What the task asks
In the dataset description, what audio format are the segments in the audio folder stored in?

Document section

Acoustic scene classes

Acoustic scene class Locations Barcelona Helsinki Lisbon London Lyon Milan  Paris Prague Stockholm Vienna
Airport 40 4 3 4 3 4 4 4 6 5  3
Bus 71 4 4 11 7 7 7 11 10 6  4
Metro 67 3 5 11 4 9 8 9 10 4  4
Metro station 57 5 6 4 12 5 4 9 4 4  4
Park 41 4 4 4 4 4 4 4 4 5  4
Public_square 43 4 4 4 4 5 4 4 6 4  4
Shopping mall 36 4 4 4 2 3 3 4 4 4  4
Street, pedestrian 46 7 4 4 4 4 5 5 5 4  4
Street, traffic 43 4 4 4 5 4 6 4 4 4  4
Tram 70 4 4 6 9 7 11 9 11 5  4
Total 514 43 42 56 54 52 56 63 64 45  39

File structure

dataset root
│   README.md               this file, markdown-format
│   README.html             this file, html-format
│   meta.csv                meta data, csv-format with a header row, [audio file (string)][tab][class label (string)][tab][identifier (string)][tab][source_label (string)]
│
└───audio                   14400 audio segments, 24-bit 48kHz stereo
│   │   airport-barcelona-0-0-a.wav     file naming convention: [scene label]-[city]-[location id]-[segment id]-[device id].wav
│   │   airport-barcelona-0-1-a.wav
│   │   airport-barcelona-0-3-a.wav
│   │   ...
│   │   airport-barcelona-1-17-a.wav
│   │   airport-barcelona-1-18-a.wav
│   │   ...
│
└───evaluation_setup        cross-validation setup, 1 fold
    │   fold1_train.csv     training file list, csv-format with a header row, [audio file (string)][tab][class label (string)]
    │   fold1_test.csv      testing file list, csv-format with a header row, [audio file (string)]
    │   fold1_evaluate.csv  evaluation file list, fold1_test.txt with added ground truth, csv-format with a header row, [audio file (string)][tab][class label (string)]

2. Usage

The partitioning of the data was done based on the location of the original recordings. All segments recorded at the same location were included into a single subset - either development dataset or evaluation dataset. For each acoustic scene, 1440 segments were included in the development dataset provided here. Evaluation dataset is provided separately.

Data
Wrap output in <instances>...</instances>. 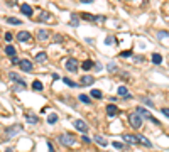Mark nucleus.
<instances>
[{"mask_svg": "<svg viewBox=\"0 0 169 152\" xmlns=\"http://www.w3.org/2000/svg\"><path fill=\"white\" fill-rule=\"evenodd\" d=\"M58 140H59V144L64 145V147H71V145H74V142H76L74 135L73 134H69V132H66V134H59Z\"/></svg>", "mask_w": 169, "mask_h": 152, "instance_id": "obj_1", "label": "nucleus"}, {"mask_svg": "<svg viewBox=\"0 0 169 152\" xmlns=\"http://www.w3.org/2000/svg\"><path fill=\"white\" fill-rule=\"evenodd\" d=\"M9 78L12 80L14 83L19 85V86H17L15 90H26V88H27V83L24 81V80H22V78H20L19 75H17V73H9Z\"/></svg>", "mask_w": 169, "mask_h": 152, "instance_id": "obj_2", "label": "nucleus"}, {"mask_svg": "<svg viewBox=\"0 0 169 152\" xmlns=\"http://www.w3.org/2000/svg\"><path fill=\"white\" fill-rule=\"evenodd\" d=\"M78 66H80V63H78V59H74V58H69V59H66V63H64V68H66L69 73H76V71H78Z\"/></svg>", "mask_w": 169, "mask_h": 152, "instance_id": "obj_3", "label": "nucleus"}, {"mask_svg": "<svg viewBox=\"0 0 169 152\" xmlns=\"http://www.w3.org/2000/svg\"><path fill=\"white\" fill-rule=\"evenodd\" d=\"M128 122H130V125H132L134 129H140L142 127V117L139 113H130V115H128Z\"/></svg>", "mask_w": 169, "mask_h": 152, "instance_id": "obj_4", "label": "nucleus"}, {"mask_svg": "<svg viewBox=\"0 0 169 152\" xmlns=\"http://www.w3.org/2000/svg\"><path fill=\"white\" fill-rule=\"evenodd\" d=\"M137 113H139L140 117L147 118V120H150V122H154V124H159V120H157L154 115H150V113H149V110H145L144 107H137Z\"/></svg>", "mask_w": 169, "mask_h": 152, "instance_id": "obj_5", "label": "nucleus"}, {"mask_svg": "<svg viewBox=\"0 0 169 152\" xmlns=\"http://www.w3.org/2000/svg\"><path fill=\"white\" fill-rule=\"evenodd\" d=\"M19 66H20V69L24 71V73H32V61H29V59H20V63H19Z\"/></svg>", "mask_w": 169, "mask_h": 152, "instance_id": "obj_6", "label": "nucleus"}, {"mask_svg": "<svg viewBox=\"0 0 169 152\" xmlns=\"http://www.w3.org/2000/svg\"><path fill=\"white\" fill-rule=\"evenodd\" d=\"M93 83H95V78H93V76H90V75L81 76V80H80V85H81V86H91Z\"/></svg>", "mask_w": 169, "mask_h": 152, "instance_id": "obj_7", "label": "nucleus"}, {"mask_svg": "<svg viewBox=\"0 0 169 152\" xmlns=\"http://www.w3.org/2000/svg\"><path fill=\"white\" fill-rule=\"evenodd\" d=\"M135 139H137V142H139V144H142L144 147H149V149L152 147L150 140H149V139L145 137V135H142V134H137V135H135Z\"/></svg>", "mask_w": 169, "mask_h": 152, "instance_id": "obj_8", "label": "nucleus"}, {"mask_svg": "<svg viewBox=\"0 0 169 152\" xmlns=\"http://www.w3.org/2000/svg\"><path fill=\"white\" fill-rule=\"evenodd\" d=\"M73 125L81 132V134H86V132H88V125L85 124L83 120H73Z\"/></svg>", "mask_w": 169, "mask_h": 152, "instance_id": "obj_9", "label": "nucleus"}, {"mask_svg": "<svg viewBox=\"0 0 169 152\" xmlns=\"http://www.w3.org/2000/svg\"><path fill=\"white\" fill-rule=\"evenodd\" d=\"M17 41H20V42H26V41H29L31 39V32H27V31H20V32H17Z\"/></svg>", "mask_w": 169, "mask_h": 152, "instance_id": "obj_10", "label": "nucleus"}, {"mask_svg": "<svg viewBox=\"0 0 169 152\" xmlns=\"http://www.w3.org/2000/svg\"><path fill=\"white\" fill-rule=\"evenodd\" d=\"M117 93H118V97H123V98H127V100H130L132 98V95H128V90H127V86H118V90H117Z\"/></svg>", "mask_w": 169, "mask_h": 152, "instance_id": "obj_11", "label": "nucleus"}, {"mask_svg": "<svg viewBox=\"0 0 169 152\" xmlns=\"http://www.w3.org/2000/svg\"><path fill=\"white\" fill-rule=\"evenodd\" d=\"M20 12H22V14L24 15H27V17H32V7H31V5H27V4H22V5H20Z\"/></svg>", "mask_w": 169, "mask_h": 152, "instance_id": "obj_12", "label": "nucleus"}, {"mask_svg": "<svg viewBox=\"0 0 169 152\" xmlns=\"http://www.w3.org/2000/svg\"><path fill=\"white\" fill-rule=\"evenodd\" d=\"M117 113H118V108H117V105H113V103L107 105V115H108V117H115Z\"/></svg>", "mask_w": 169, "mask_h": 152, "instance_id": "obj_13", "label": "nucleus"}, {"mask_svg": "<svg viewBox=\"0 0 169 152\" xmlns=\"http://www.w3.org/2000/svg\"><path fill=\"white\" fill-rule=\"evenodd\" d=\"M122 139H123L127 144H132V145L137 144V139H135V135H130V134H123V135H122Z\"/></svg>", "mask_w": 169, "mask_h": 152, "instance_id": "obj_14", "label": "nucleus"}, {"mask_svg": "<svg viewBox=\"0 0 169 152\" xmlns=\"http://www.w3.org/2000/svg\"><path fill=\"white\" fill-rule=\"evenodd\" d=\"M37 39H39V41H47V39H49V31L41 29L39 32H37Z\"/></svg>", "mask_w": 169, "mask_h": 152, "instance_id": "obj_15", "label": "nucleus"}, {"mask_svg": "<svg viewBox=\"0 0 169 152\" xmlns=\"http://www.w3.org/2000/svg\"><path fill=\"white\" fill-rule=\"evenodd\" d=\"M20 125H14V127H9L7 129V137H12V135H15V132H20Z\"/></svg>", "mask_w": 169, "mask_h": 152, "instance_id": "obj_16", "label": "nucleus"}, {"mask_svg": "<svg viewBox=\"0 0 169 152\" xmlns=\"http://www.w3.org/2000/svg\"><path fill=\"white\" fill-rule=\"evenodd\" d=\"M51 21V14L47 10H41V15H39V22H47Z\"/></svg>", "mask_w": 169, "mask_h": 152, "instance_id": "obj_17", "label": "nucleus"}, {"mask_svg": "<svg viewBox=\"0 0 169 152\" xmlns=\"http://www.w3.org/2000/svg\"><path fill=\"white\" fill-rule=\"evenodd\" d=\"M93 66H95V61H91V59H86V61L81 63V68L85 69V71H90Z\"/></svg>", "mask_w": 169, "mask_h": 152, "instance_id": "obj_18", "label": "nucleus"}, {"mask_svg": "<svg viewBox=\"0 0 169 152\" xmlns=\"http://www.w3.org/2000/svg\"><path fill=\"white\" fill-rule=\"evenodd\" d=\"M26 120L29 124H37V122H39L37 115H34V113H26Z\"/></svg>", "mask_w": 169, "mask_h": 152, "instance_id": "obj_19", "label": "nucleus"}, {"mask_svg": "<svg viewBox=\"0 0 169 152\" xmlns=\"http://www.w3.org/2000/svg\"><path fill=\"white\" fill-rule=\"evenodd\" d=\"M93 140L96 142V144H100L101 147H107V145H108V142H107V140H105L103 137H101V135H95V137H93Z\"/></svg>", "mask_w": 169, "mask_h": 152, "instance_id": "obj_20", "label": "nucleus"}, {"mask_svg": "<svg viewBox=\"0 0 169 152\" xmlns=\"http://www.w3.org/2000/svg\"><path fill=\"white\" fill-rule=\"evenodd\" d=\"M69 26H73V27H78L80 26V17H78V14H71V24Z\"/></svg>", "mask_w": 169, "mask_h": 152, "instance_id": "obj_21", "label": "nucleus"}, {"mask_svg": "<svg viewBox=\"0 0 169 152\" xmlns=\"http://www.w3.org/2000/svg\"><path fill=\"white\" fill-rule=\"evenodd\" d=\"M46 59H47V54L44 53V51H41V53L36 54V61H37V63H44Z\"/></svg>", "mask_w": 169, "mask_h": 152, "instance_id": "obj_22", "label": "nucleus"}, {"mask_svg": "<svg viewBox=\"0 0 169 152\" xmlns=\"http://www.w3.org/2000/svg\"><path fill=\"white\" fill-rule=\"evenodd\" d=\"M32 90H36V91H42V90H44V85L41 83L39 80H36V81L32 83Z\"/></svg>", "mask_w": 169, "mask_h": 152, "instance_id": "obj_23", "label": "nucleus"}, {"mask_svg": "<svg viewBox=\"0 0 169 152\" xmlns=\"http://www.w3.org/2000/svg\"><path fill=\"white\" fill-rule=\"evenodd\" d=\"M90 97H91V98H98V100H100V98H103V93H101V90H91V91H90Z\"/></svg>", "mask_w": 169, "mask_h": 152, "instance_id": "obj_24", "label": "nucleus"}, {"mask_svg": "<svg viewBox=\"0 0 169 152\" xmlns=\"http://www.w3.org/2000/svg\"><path fill=\"white\" fill-rule=\"evenodd\" d=\"M5 54L12 58V56L17 54V51H15V48H14V46H7V48H5Z\"/></svg>", "mask_w": 169, "mask_h": 152, "instance_id": "obj_25", "label": "nucleus"}, {"mask_svg": "<svg viewBox=\"0 0 169 152\" xmlns=\"http://www.w3.org/2000/svg\"><path fill=\"white\" fill-rule=\"evenodd\" d=\"M152 63H154V64H161V63H162V56L159 54V53H154V54H152Z\"/></svg>", "mask_w": 169, "mask_h": 152, "instance_id": "obj_26", "label": "nucleus"}, {"mask_svg": "<svg viewBox=\"0 0 169 152\" xmlns=\"http://www.w3.org/2000/svg\"><path fill=\"white\" fill-rule=\"evenodd\" d=\"M56 122H58V115H56V113H51V115L47 117V124L54 125V124H56Z\"/></svg>", "mask_w": 169, "mask_h": 152, "instance_id": "obj_27", "label": "nucleus"}, {"mask_svg": "<svg viewBox=\"0 0 169 152\" xmlns=\"http://www.w3.org/2000/svg\"><path fill=\"white\" fill-rule=\"evenodd\" d=\"M7 22H9V24H15V26H20V24H22L20 19H17V17H7Z\"/></svg>", "mask_w": 169, "mask_h": 152, "instance_id": "obj_28", "label": "nucleus"}, {"mask_svg": "<svg viewBox=\"0 0 169 152\" xmlns=\"http://www.w3.org/2000/svg\"><path fill=\"white\" fill-rule=\"evenodd\" d=\"M95 17H96V15H91V14H81V19H83V21L95 22Z\"/></svg>", "mask_w": 169, "mask_h": 152, "instance_id": "obj_29", "label": "nucleus"}, {"mask_svg": "<svg viewBox=\"0 0 169 152\" xmlns=\"http://www.w3.org/2000/svg\"><path fill=\"white\" fill-rule=\"evenodd\" d=\"M140 100H142L145 105H149V108H152V107H154V102H152V100H149L147 97H140Z\"/></svg>", "mask_w": 169, "mask_h": 152, "instance_id": "obj_30", "label": "nucleus"}, {"mask_svg": "<svg viewBox=\"0 0 169 152\" xmlns=\"http://www.w3.org/2000/svg\"><path fill=\"white\" fill-rule=\"evenodd\" d=\"M112 145H113L115 149H127V145L123 144V142H117V140H115V142H112Z\"/></svg>", "mask_w": 169, "mask_h": 152, "instance_id": "obj_31", "label": "nucleus"}, {"mask_svg": "<svg viewBox=\"0 0 169 152\" xmlns=\"http://www.w3.org/2000/svg\"><path fill=\"white\" fill-rule=\"evenodd\" d=\"M63 81H64V85H68V86H71V88H74V86H76V83H74V81H71L69 78H63Z\"/></svg>", "mask_w": 169, "mask_h": 152, "instance_id": "obj_32", "label": "nucleus"}, {"mask_svg": "<svg viewBox=\"0 0 169 152\" xmlns=\"http://www.w3.org/2000/svg\"><path fill=\"white\" fill-rule=\"evenodd\" d=\"M80 102H83V103H90V102H91V100H90V97H86V95H83V93H81L80 97Z\"/></svg>", "mask_w": 169, "mask_h": 152, "instance_id": "obj_33", "label": "nucleus"}, {"mask_svg": "<svg viewBox=\"0 0 169 152\" xmlns=\"http://www.w3.org/2000/svg\"><path fill=\"white\" fill-rule=\"evenodd\" d=\"M169 36V32L168 31H159V32H157V39H162V37H168Z\"/></svg>", "mask_w": 169, "mask_h": 152, "instance_id": "obj_34", "label": "nucleus"}, {"mask_svg": "<svg viewBox=\"0 0 169 152\" xmlns=\"http://www.w3.org/2000/svg\"><path fill=\"white\" fill-rule=\"evenodd\" d=\"M108 71H110V73H115V71H117V66H115V63H110V64H108Z\"/></svg>", "mask_w": 169, "mask_h": 152, "instance_id": "obj_35", "label": "nucleus"}, {"mask_svg": "<svg viewBox=\"0 0 169 152\" xmlns=\"http://www.w3.org/2000/svg\"><path fill=\"white\" fill-rule=\"evenodd\" d=\"M120 56L122 58H130V56H132V51H122Z\"/></svg>", "mask_w": 169, "mask_h": 152, "instance_id": "obj_36", "label": "nucleus"}, {"mask_svg": "<svg viewBox=\"0 0 169 152\" xmlns=\"http://www.w3.org/2000/svg\"><path fill=\"white\" fill-rule=\"evenodd\" d=\"M113 37H112V36H108L107 39H105V44H107V46H110V44H113Z\"/></svg>", "mask_w": 169, "mask_h": 152, "instance_id": "obj_37", "label": "nucleus"}, {"mask_svg": "<svg viewBox=\"0 0 169 152\" xmlns=\"http://www.w3.org/2000/svg\"><path fill=\"white\" fill-rule=\"evenodd\" d=\"M12 39H14V36L10 34V32H7V34H5V41H7V42H10Z\"/></svg>", "mask_w": 169, "mask_h": 152, "instance_id": "obj_38", "label": "nucleus"}, {"mask_svg": "<svg viewBox=\"0 0 169 152\" xmlns=\"http://www.w3.org/2000/svg\"><path fill=\"white\" fill-rule=\"evenodd\" d=\"M93 68H95V71H101V64H100L98 61H96V63H95V66H93Z\"/></svg>", "mask_w": 169, "mask_h": 152, "instance_id": "obj_39", "label": "nucleus"}, {"mask_svg": "<svg viewBox=\"0 0 169 152\" xmlns=\"http://www.w3.org/2000/svg\"><path fill=\"white\" fill-rule=\"evenodd\" d=\"M54 41H56V42H61V41H63V37H61L59 34H56V36H54Z\"/></svg>", "mask_w": 169, "mask_h": 152, "instance_id": "obj_40", "label": "nucleus"}, {"mask_svg": "<svg viewBox=\"0 0 169 152\" xmlns=\"http://www.w3.org/2000/svg\"><path fill=\"white\" fill-rule=\"evenodd\" d=\"M134 59H135V63H142V61H144V58H142V56H135Z\"/></svg>", "mask_w": 169, "mask_h": 152, "instance_id": "obj_41", "label": "nucleus"}, {"mask_svg": "<svg viewBox=\"0 0 169 152\" xmlns=\"http://www.w3.org/2000/svg\"><path fill=\"white\" fill-rule=\"evenodd\" d=\"M12 63H14V64H19L20 59H17V56H12Z\"/></svg>", "mask_w": 169, "mask_h": 152, "instance_id": "obj_42", "label": "nucleus"}, {"mask_svg": "<svg viewBox=\"0 0 169 152\" xmlns=\"http://www.w3.org/2000/svg\"><path fill=\"white\" fill-rule=\"evenodd\" d=\"M162 115H166L169 118V108H162Z\"/></svg>", "mask_w": 169, "mask_h": 152, "instance_id": "obj_43", "label": "nucleus"}, {"mask_svg": "<svg viewBox=\"0 0 169 152\" xmlns=\"http://www.w3.org/2000/svg\"><path fill=\"white\" fill-rule=\"evenodd\" d=\"M53 80H54V81H56V80H59V75H58V73H54V75H53Z\"/></svg>", "mask_w": 169, "mask_h": 152, "instance_id": "obj_44", "label": "nucleus"}, {"mask_svg": "<svg viewBox=\"0 0 169 152\" xmlns=\"http://www.w3.org/2000/svg\"><path fill=\"white\" fill-rule=\"evenodd\" d=\"M81 2H83V4H93L95 0H81Z\"/></svg>", "mask_w": 169, "mask_h": 152, "instance_id": "obj_45", "label": "nucleus"}, {"mask_svg": "<svg viewBox=\"0 0 169 152\" xmlns=\"http://www.w3.org/2000/svg\"><path fill=\"white\" fill-rule=\"evenodd\" d=\"M47 147H49V152H54V149H53V144H47Z\"/></svg>", "mask_w": 169, "mask_h": 152, "instance_id": "obj_46", "label": "nucleus"}, {"mask_svg": "<svg viewBox=\"0 0 169 152\" xmlns=\"http://www.w3.org/2000/svg\"><path fill=\"white\" fill-rule=\"evenodd\" d=\"M7 152H14V151H12V149H7Z\"/></svg>", "mask_w": 169, "mask_h": 152, "instance_id": "obj_47", "label": "nucleus"}]
</instances>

Response below
The segments are 24-bit, 48kHz stereo.